■ Problem statement: Please edit the entries below so that every "white dining chair" becomes "white kitchen chair", leaving everything else unchanged.
----- Data in this exercise
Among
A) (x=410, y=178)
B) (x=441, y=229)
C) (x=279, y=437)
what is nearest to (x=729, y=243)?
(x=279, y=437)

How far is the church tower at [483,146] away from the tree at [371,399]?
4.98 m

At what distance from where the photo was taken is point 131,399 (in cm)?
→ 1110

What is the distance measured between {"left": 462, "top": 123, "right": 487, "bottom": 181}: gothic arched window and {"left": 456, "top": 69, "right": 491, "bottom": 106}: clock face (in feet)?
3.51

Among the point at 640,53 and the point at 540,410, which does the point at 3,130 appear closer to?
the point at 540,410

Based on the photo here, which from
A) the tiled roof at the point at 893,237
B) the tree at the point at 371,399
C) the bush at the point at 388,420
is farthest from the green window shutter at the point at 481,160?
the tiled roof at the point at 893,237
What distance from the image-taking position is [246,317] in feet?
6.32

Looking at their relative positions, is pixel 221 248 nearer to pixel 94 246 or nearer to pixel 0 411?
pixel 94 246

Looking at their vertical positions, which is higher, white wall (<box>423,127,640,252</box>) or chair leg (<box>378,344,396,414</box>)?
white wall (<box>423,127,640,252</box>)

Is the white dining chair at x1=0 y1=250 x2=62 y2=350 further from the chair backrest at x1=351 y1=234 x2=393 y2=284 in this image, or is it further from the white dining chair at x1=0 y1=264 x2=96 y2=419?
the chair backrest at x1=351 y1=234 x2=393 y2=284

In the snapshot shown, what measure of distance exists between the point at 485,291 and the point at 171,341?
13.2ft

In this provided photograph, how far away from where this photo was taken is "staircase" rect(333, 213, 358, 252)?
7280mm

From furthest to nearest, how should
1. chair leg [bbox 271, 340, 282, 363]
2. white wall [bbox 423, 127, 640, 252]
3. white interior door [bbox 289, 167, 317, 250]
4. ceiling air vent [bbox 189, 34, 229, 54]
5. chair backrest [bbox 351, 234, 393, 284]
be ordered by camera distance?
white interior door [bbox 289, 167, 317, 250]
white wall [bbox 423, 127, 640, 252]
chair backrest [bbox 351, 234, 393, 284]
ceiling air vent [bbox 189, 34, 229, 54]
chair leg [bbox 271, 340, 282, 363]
----------
■ Response for this exercise:
Among
A) (x=410, y=178)
B) (x=441, y=229)
C) (x=279, y=437)
what is nearest to (x=729, y=243)?
(x=279, y=437)

How far is the church tower at [483,146] away from the tree at [371,399]?
4.98 m

At what distance from where the photo was taken is point 131,399 (in cm)?
→ 1110

What is the distance measured between {"left": 462, "top": 123, "right": 487, "bottom": 181}: gothic arched window and {"left": 456, "top": 69, "right": 491, "bottom": 106}: clock face (in feet)?
3.51

Among the point at 640,53 and the point at 540,410, which does the point at 3,130 appear closer to?
the point at 540,410

Based on the photo here, which from
A) the tiled roof at the point at 893,237
B) the tree at the point at 371,399
C) the bush at the point at 388,420
is farthest from the green window shutter at the point at 481,160?
the tiled roof at the point at 893,237
What distance from the image-taking position is [246,317] in feet?
6.32

Looking at their relative positions, is pixel 221 248 nearer to pixel 94 246 or nearer to pixel 0 411?
pixel 94 246

Looking at their vertical positions, which is higher, white wall (<box>423,127,640,252</box>) or chair leg (<box>378,344,396,414</box>)?
white wall (<box>423,127,640,252</box>)

Is the white kitchen chair at x1=0 y1=250 x2=62 y2=350 further from the chair backrest at x1=351 y1=234 x2=393 y2=284 in this image, or is it further from the white kitchen chair at x1=0 y1=264 x2=96 y2=419?
the chair backrest at x1=351 y1=234 x2=393 y2=284

In the snapshot shown, what measure of distance exists between the point at 485,291 and the point at 171,341?
13.2ft

In this provided photograph, how far away from where this photo was taken is "staircase" rect(333, 213, 358, 252)?
7280mm

From furthest to nearest, how should
1. chair leg [bbox 271, 340, 282, 363]
2. white wall [bbox 423, 127, 640, 252]
3. white interior door [bbox 289, 167, 317, 250]
4. ceiling air vent [bbox 189, 34, 229, 54]
5. chair backrest [bbox 351, 234, 393, 284]
be ordered by camera distance?
white interior door [bbox 289, 167, 317, 250]
white wall [bbox 423, 127, 640, 252]
chair backrest [bbox 351, 234, 393, 284]
ceiling air vent [bbox 189, 34, 229, 54]
chair leg [bbox 271, 340, 282, 363]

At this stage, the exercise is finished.